Bella vowed to start making donations if she could. "I have extra milk and I don't want it to stay in my freezer forever till I have to throw it away. If babies can benefit from it, then I want to do this," she said in the clip.

Viewers will have to stay tuned to find out how it all goes down, but Bella looks really determined to make it happen.

According to the American Academy of Pediatrics, breastfeeding is recommended for all children in the first six months of their life. Breastfeeding has tons of benefits for infants, such as preventing allergies later in life and providing all the right nutrients a baby needs to develop. Research shows that formula-fed babies also grow up healthy and develop alongside their peers, but for premature babies in a NICU, breast milk is extra beneficial.

The AAP specifically recommends donated breast milk for premature infants when available as it can prevent sepsis and other infections that their little bodies just can't fight. According to The Washington Post, studies also show that human milk wards off necrotizing enterocolitis, which attacks a baby's intestines and is the leading cause of infant mortality in the United States. So premature babies can really benefit from donated milk.
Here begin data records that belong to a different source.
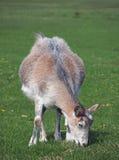 Cabra doméstica na cabra doméstica em um pasto Foto de Stock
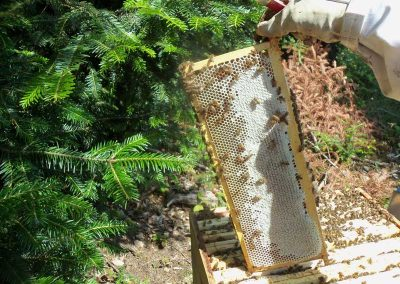 récolte du miel de sapin des Vosges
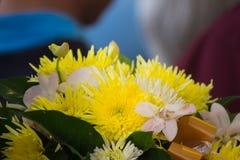 Textura macia do fundo da flor do crisântemo do amarelo do foco imagens de stock royalty free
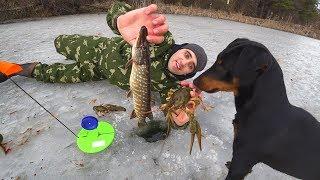 Зимняя рыбалка на жерлицы Готовлю Мяки ТакоЛовля раков в камышах на палку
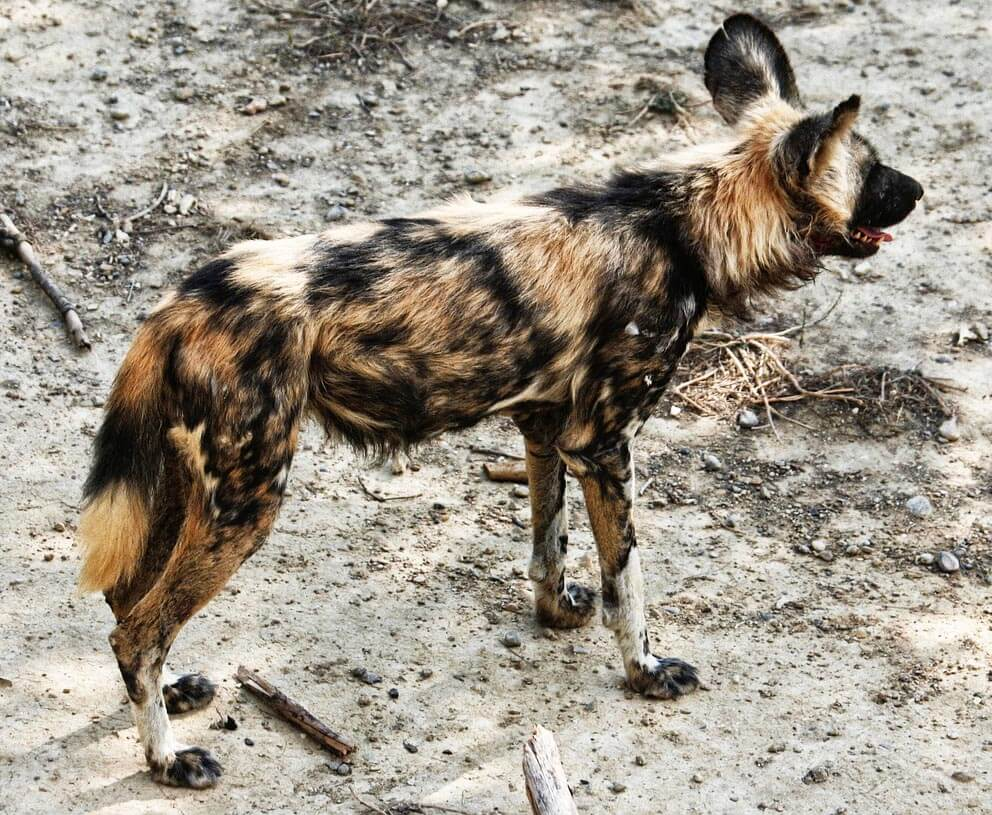 African Wild Dog coat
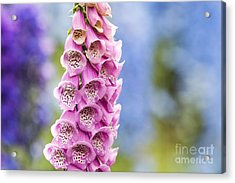 Digitalis Purpurea Foxglove Acrylic Print by Tim Gainey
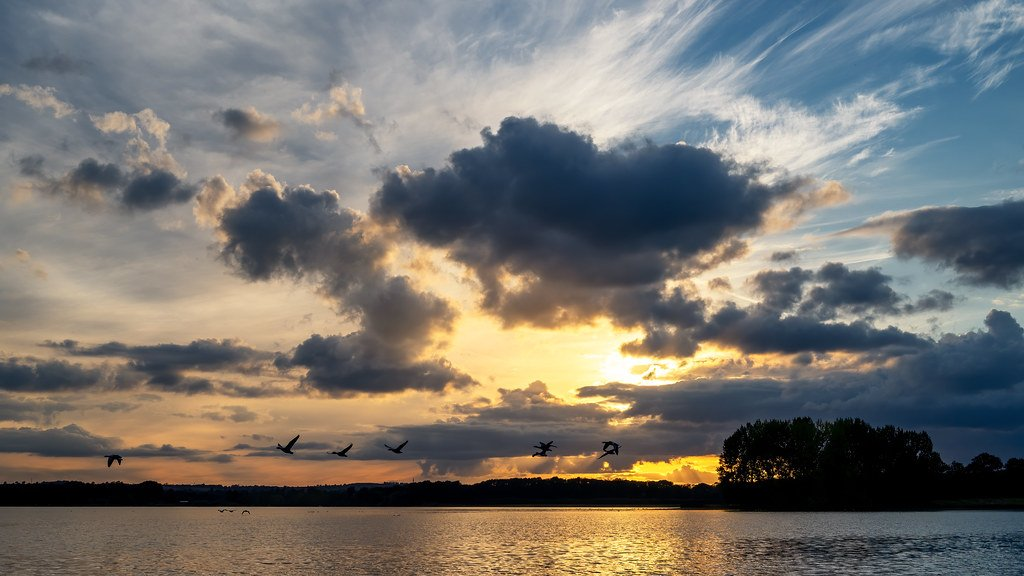 Geese Flyby by rjb71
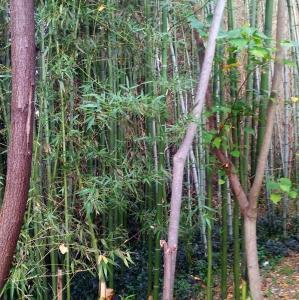 伐採した真竹の使い道と自然農法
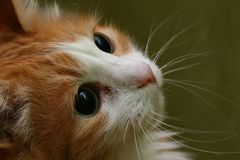 Gato, cabeça macro fotos de stock royalty free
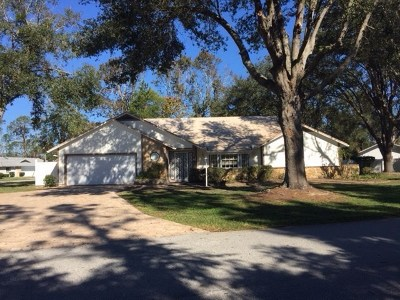 Palm Coast Single Family Home For Sale: 89 Westfield Lane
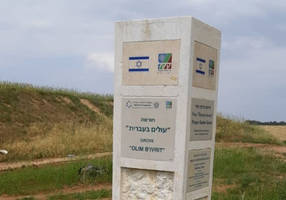 forest burnt by terror blossoms thanks to olim who learn hebrew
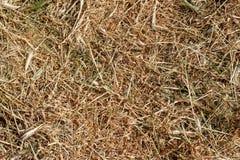 Σύσταση, υπόβαθρο της ξηράς κομμένης χλόης στοκ φωτογραφία με δικαίωμα ελεύθερης χρήσης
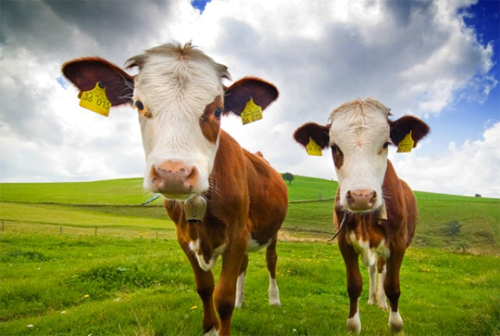 cow-3165-1433561777.jpg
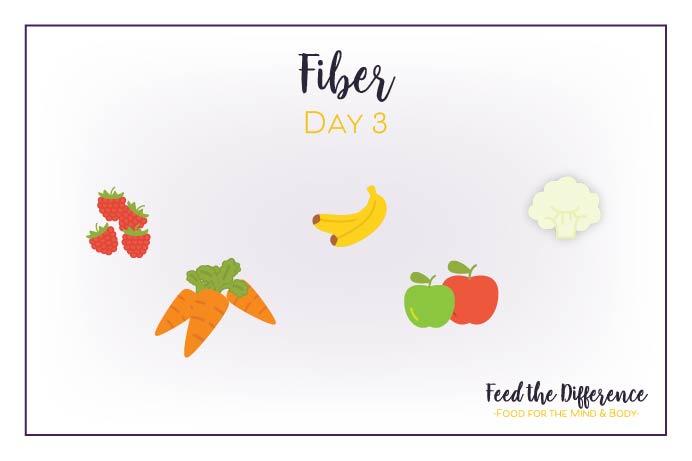 FTD – Day 3 – Fiber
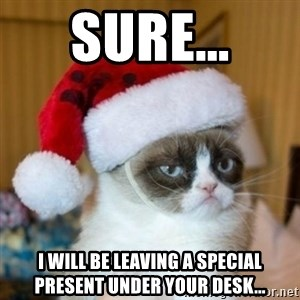 Grumpy Cat Santa Hat - Sure... I will be leaving a special present under your desk...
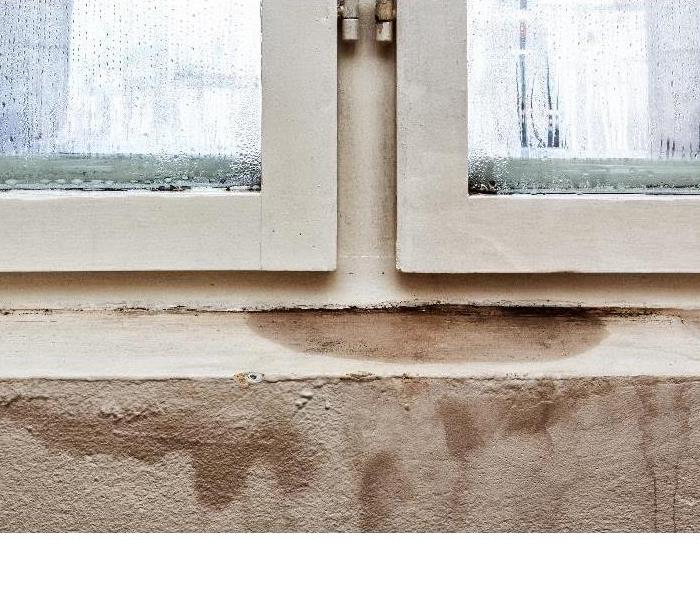 Water Damage Keeping Your Home Mold-Free After a Flood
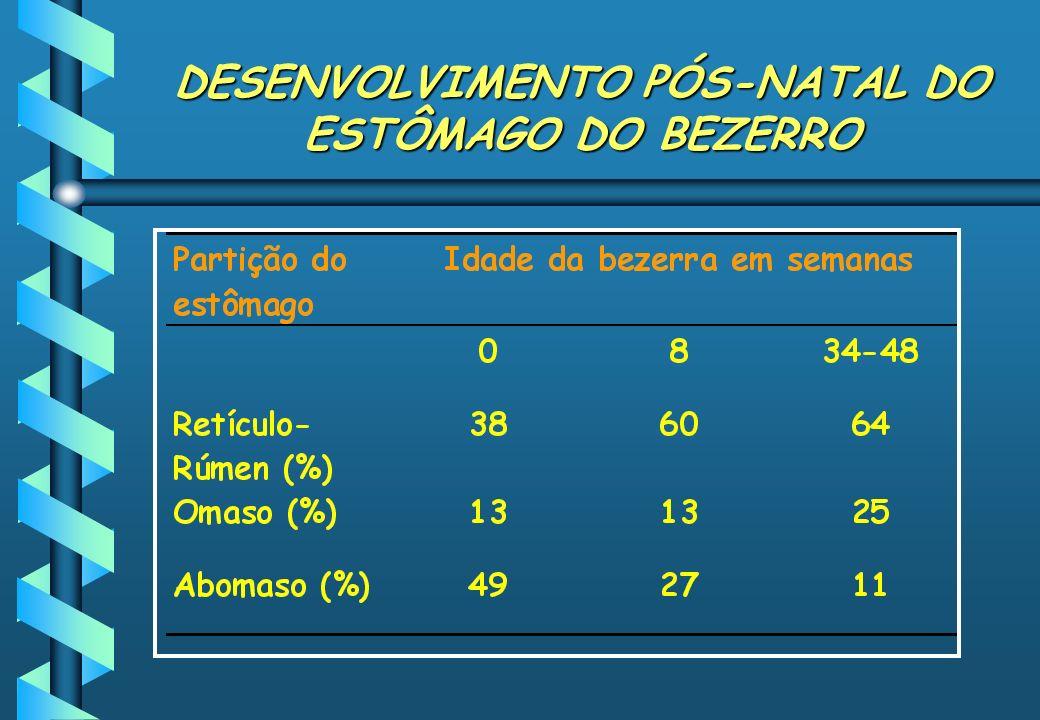 DESENVOLVIMENTO PÓS-NATAL DO ESTÔMAGO DO BEZERRO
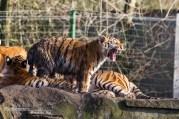 Tijgertje Olmense Zoo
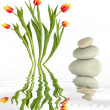Zen Garden Beauty — Stock Photo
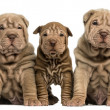 Front view of three Shar Pei puppies sitting, looking at the cam — Stock Photo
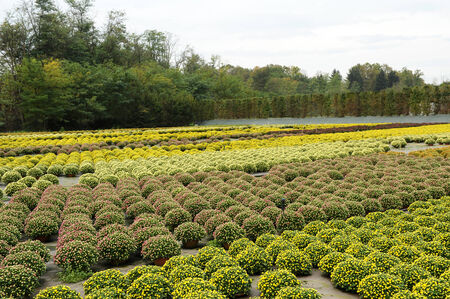 Extensive View of Beautiful Field of Fresh Chrysanthemum Flower Plants with Assorted Colored Flowers. Stock Photo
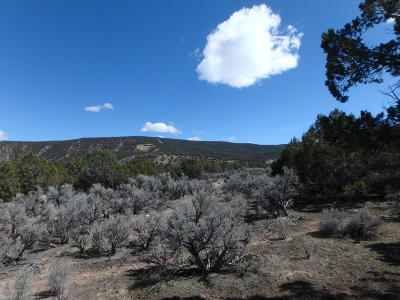 Rifle Residential Lots & Land For Sale: Tbd Porcupine Creek Rd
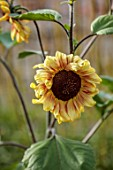 PRIVATE GARDEN, BERKSHIRE: DESIGNER ISTVAN DUDAS: CLOSE UP OF THE YELLOW, ORANGE, BROWN FLOWERS OF SUNFLOWERS, HELIANTHUS MAGIC ROUNDABOUT, SUMMER, JULY, ANNUALS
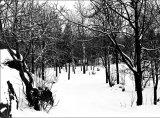 Taivaskallio park in Winter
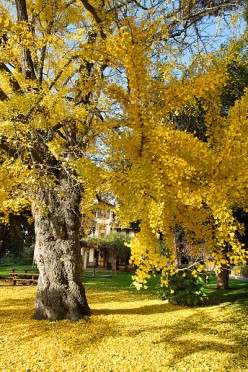 Ginkgo tree in autumn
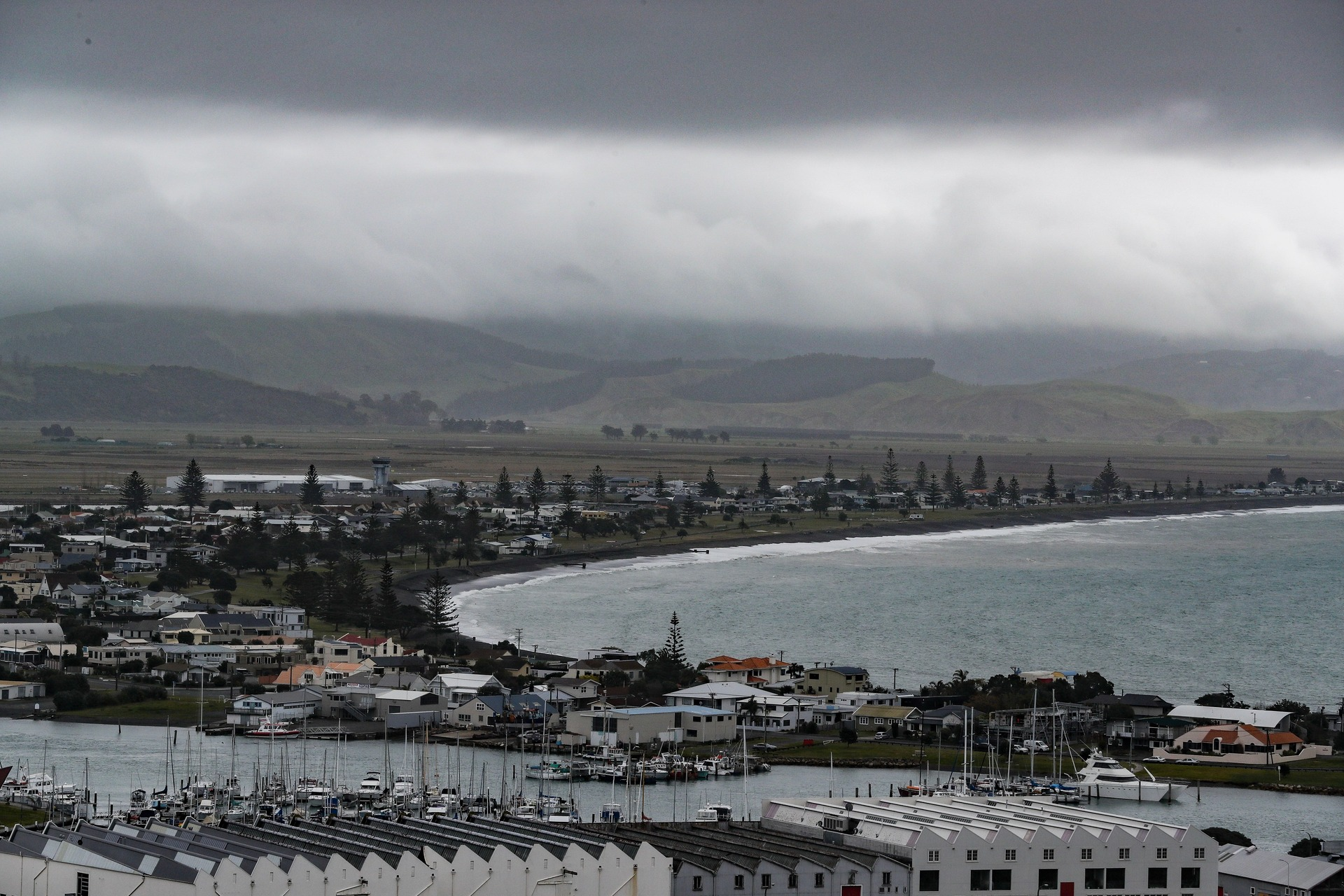 'Severe gale': MetService issues strong wind watch for Hawke's Bay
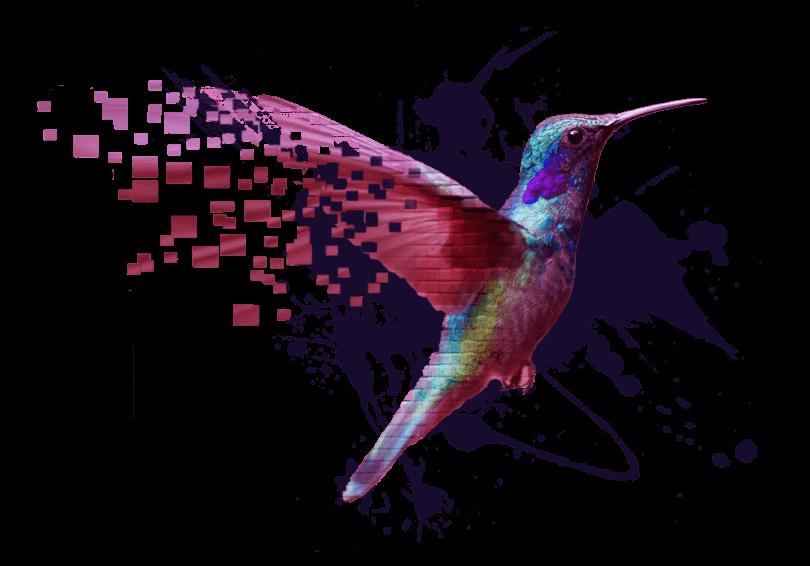 pixelium_bird_design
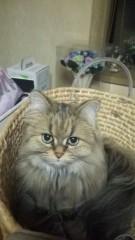 あいざき進也 公式ブログ/今日は猫の日2 画像1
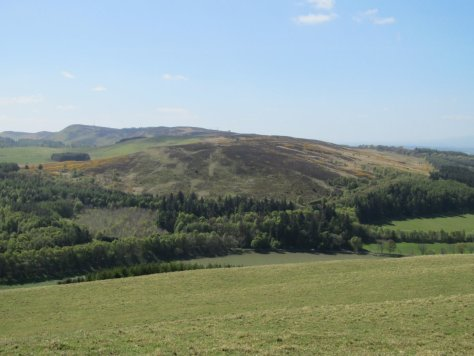 Newtyle Hill across Glack of Newtyle from Hatton Hill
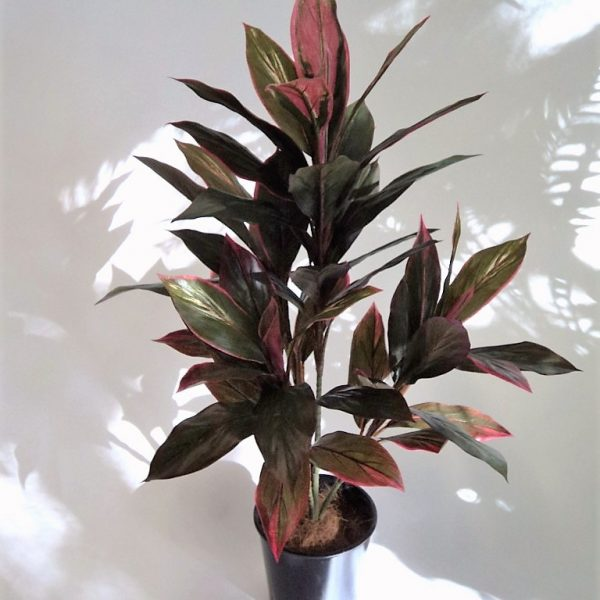 Artificial Cordyline Plant 90cm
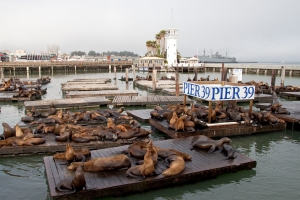 Sea Lions on Floating Docks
It's often really hard for moms to produce milk while their infants are in a NICU. Time, stress, and a host of other things just get in the way of being able to produce milk. So on top of not knowing how their child is doing in those incubators, the mother also has to deal with the stress of possibly not being able to provide what the AAP says is "the best" for her kids. Talk about mom guilt.

So, more and more hospitals are leaning on donated milk. There are twice as many hospitals using donated breast milk in NICU's in the United States than there were in 2011, according to the Centers for Disease Control and Prevention. In all, there are 23 accredited milk banks in the country, which is twice as many as five years ago, according to The Washington Post. There are also tons of private banks that you can likely donate to in your area.

It's a huge shift in how hospitals provide to newborns and their moms postpartum. Back in the 1980s, a lot of milk banks shut down in the wake of the HIV/AIDS crisis, according to Fast Company, since there were so many questions about how the virus was spread, which was a shame because it really limited the supply of donated breast milk to babies in need.

Luckily, with new research and fears of disease spreading through breast milk subsiding, hospitals across the country are getting their donation banks back up and running. Donated milk is just as safe as donated blood and just as necessary, according to the American Pregnancy Association.

Accredited milk banks obviously screen milk before passing it along to new moms and infants, which is why experts don't recommend casually "donating" your milk to a neighbor or vice versa. But if you have extra breast milk and want to help moms in need, donating breastmilk through official channels is a great way to do it. (You can find one here.)

Your milk, although different from the infant's mother, still has health benefits for other kids. Whether an infant's mother has passed away or just can't produce milk, it's a great way to "get rid" of your extra milk, especially if you're overproducing. Not only will you help a baby make it out of the NICU, but you'd definitely be giving another mom a good night's sleep knowing her baby was getting everything it needed.

Hopefully, with Bella's latest endeavor on TV screens, the word can be spread even more.